While this may be true in some areas, I'd like to point out that a lot of data is already being shared amongst scientists. I know, for instance that in the field of natural language processing, there is a large number of data collections (corpora) available -- although not all of them free of charge. But they are there and people use them. Competing research is performed using the same corpora to compare the different outcomes, and you want comparability so that the impact of your work becomes evident to reviewers.

Some of these corpora came out of research projects that explicitly stated the creation of such a shared resource as one of its goals. So sharing is a topic that's well on the community's agenda. While it's certainly possible to improve sharing even more, it's not true that scientists are not already doing it.

Of course, there might be different attitudes in different fields.

Grieverheart · on March 22, 2014

I think what you're saying might be true for "newer" sciences, but other fields, like physics, are stuck in older research models and only recently have been starting to warm up to the idea of sharing (but still very cautiously).

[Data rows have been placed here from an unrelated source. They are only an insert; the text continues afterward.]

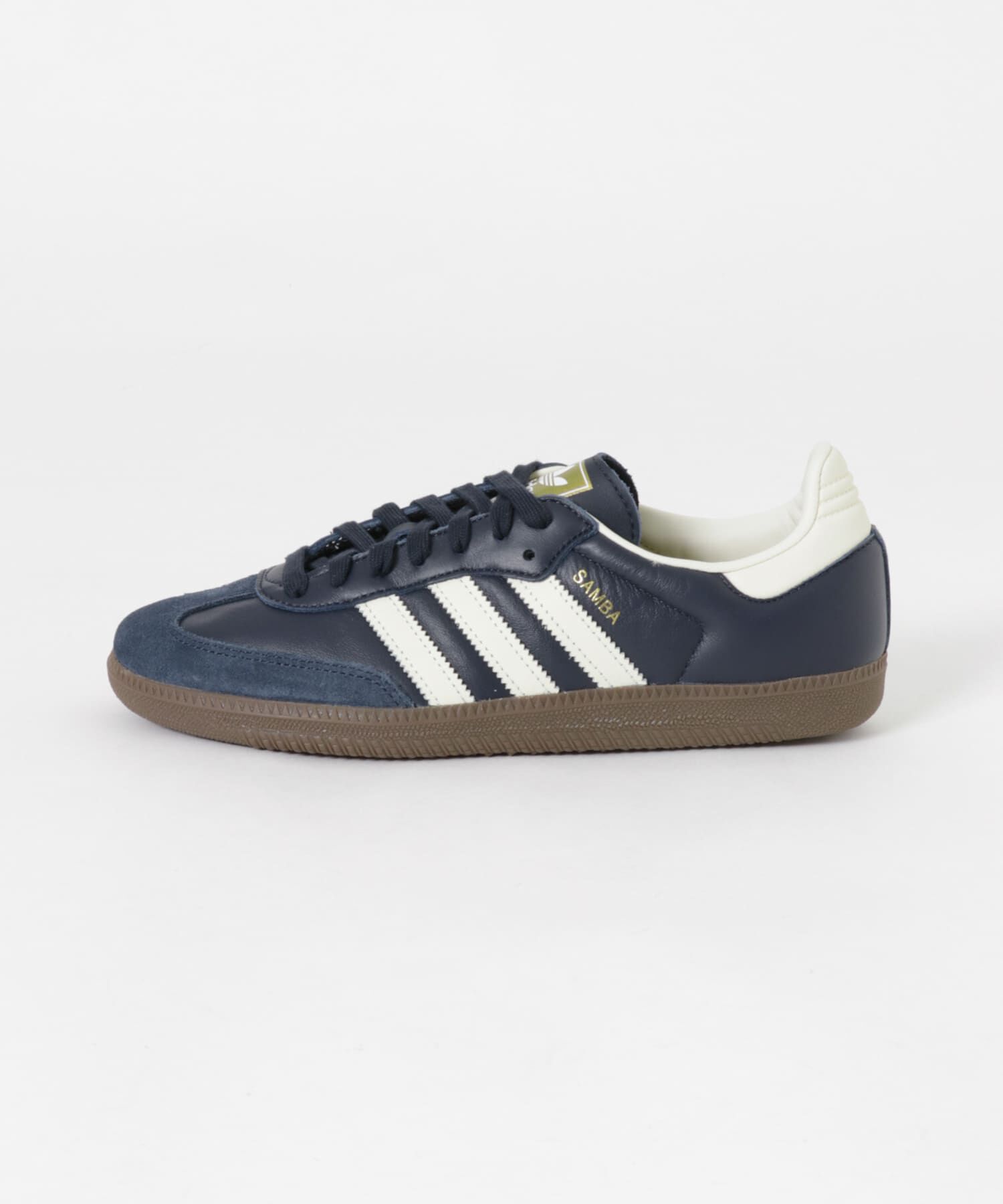 URBAN RESEARCH「adidas　SAMBA OG」|スニーカー|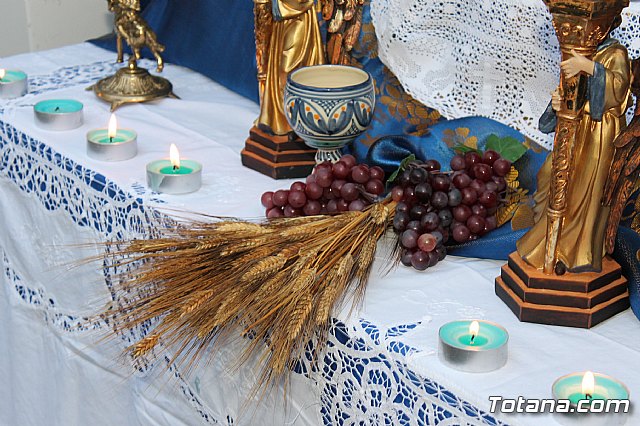 Procesin de las Tres Avemaras 2013 - 158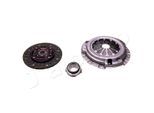 JAPKO Kupplungssatz 92399 für MAZDA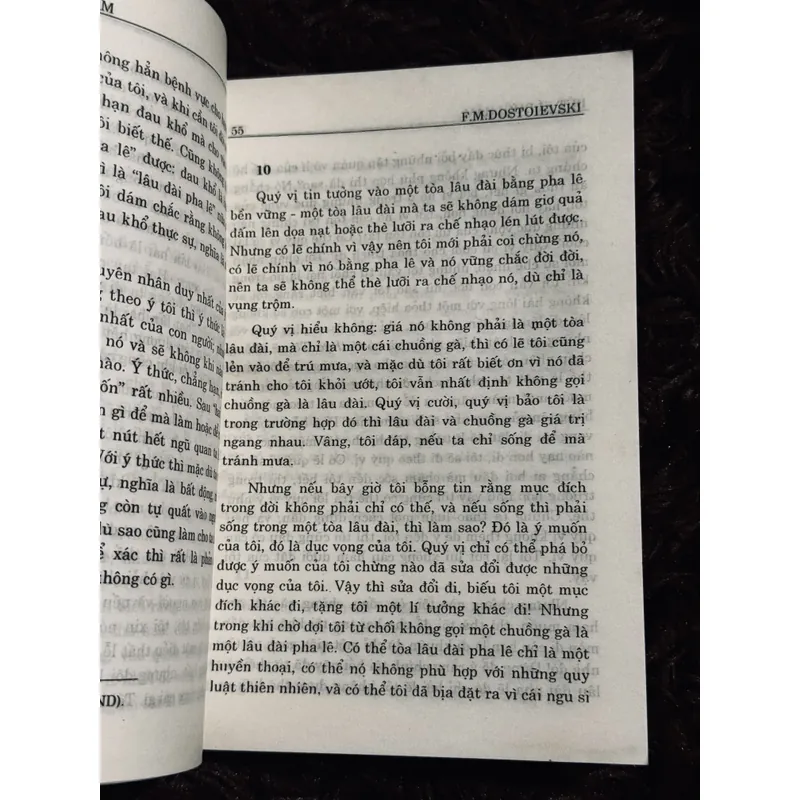 Bút ký dưới hầm 733036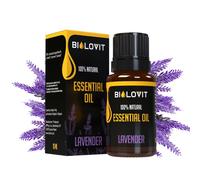 Olio essenziale di lavanda Bilovit - 10 ml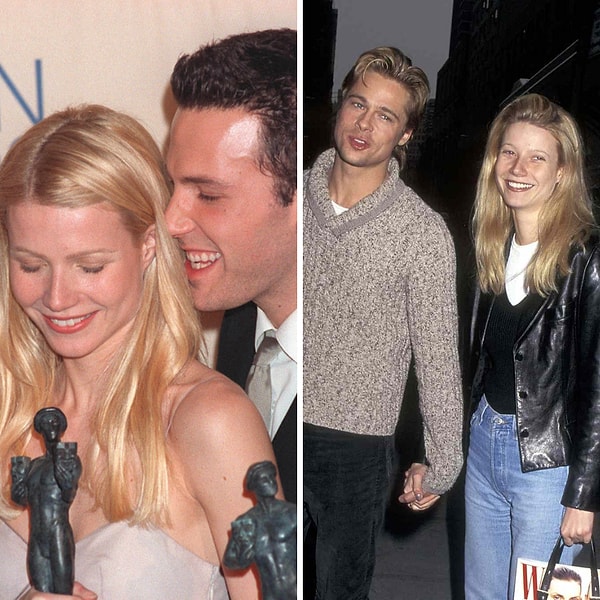 Hollywood’un en “kendine has” isimlerinden biri olan Gwyneth Paltrow, sadece kariyeriyle değil aşk hayatıyla da yıllardır magazin gündeminin demirbaşlarından biri.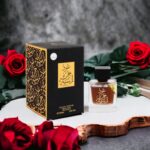 Oud Lamsat Harir EDP 100ML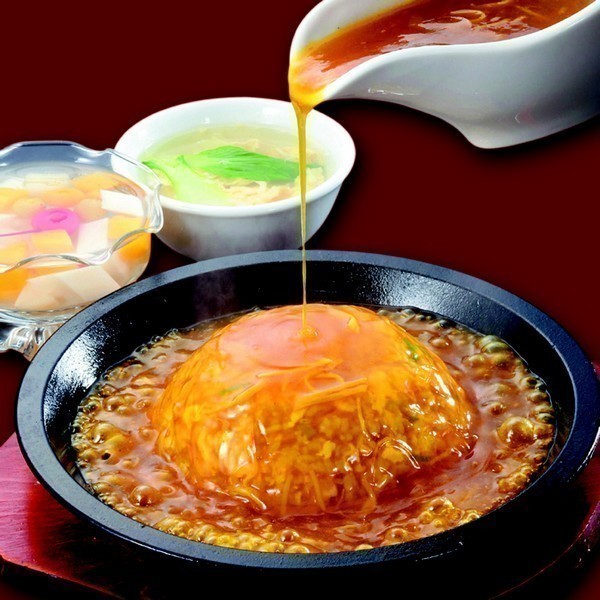 中国料理 樓外樓 イオンモールつくば店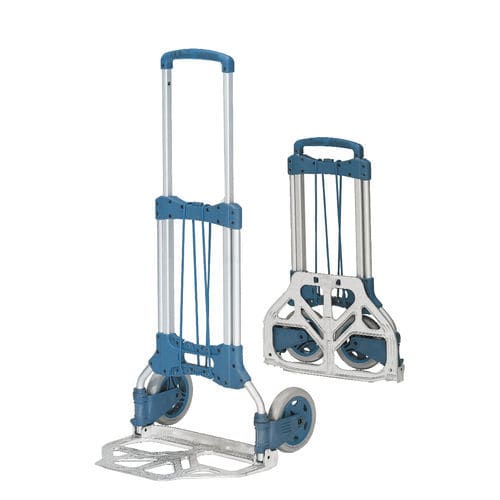 Klappsackkarre - 1732 - fetra - für Päckchen / für Transport / Kisten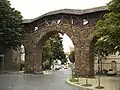Rempart de Worms (de).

return0 · on March 22, 2014

What you 're referring to is closer to materials, rather than the results of research.

kleiba · on March 22, 2014

That's certainly true in a number of cases, but I also think that distinction can sometimes be hard to make. And the mere sharing of results (in the form of papers) is basically the bread and butter of research anyway.

untilHellbanned · on March 22, 2014

Science publishing is not different from Hollywood movie making. The same self-serving human nature is the driver in both.

I work in the OP's field and appreciate his view. That being said, PLOS has been a considerable disappointment. Noble minded efforts like this without real rewards won't work. Just like nobody cares about some famous actor's/actresses' pet charity cause.

What will work in science publishing is a system that both incentivizes people BOTH economically and in terms of their reputation. That system doesn't exist right now.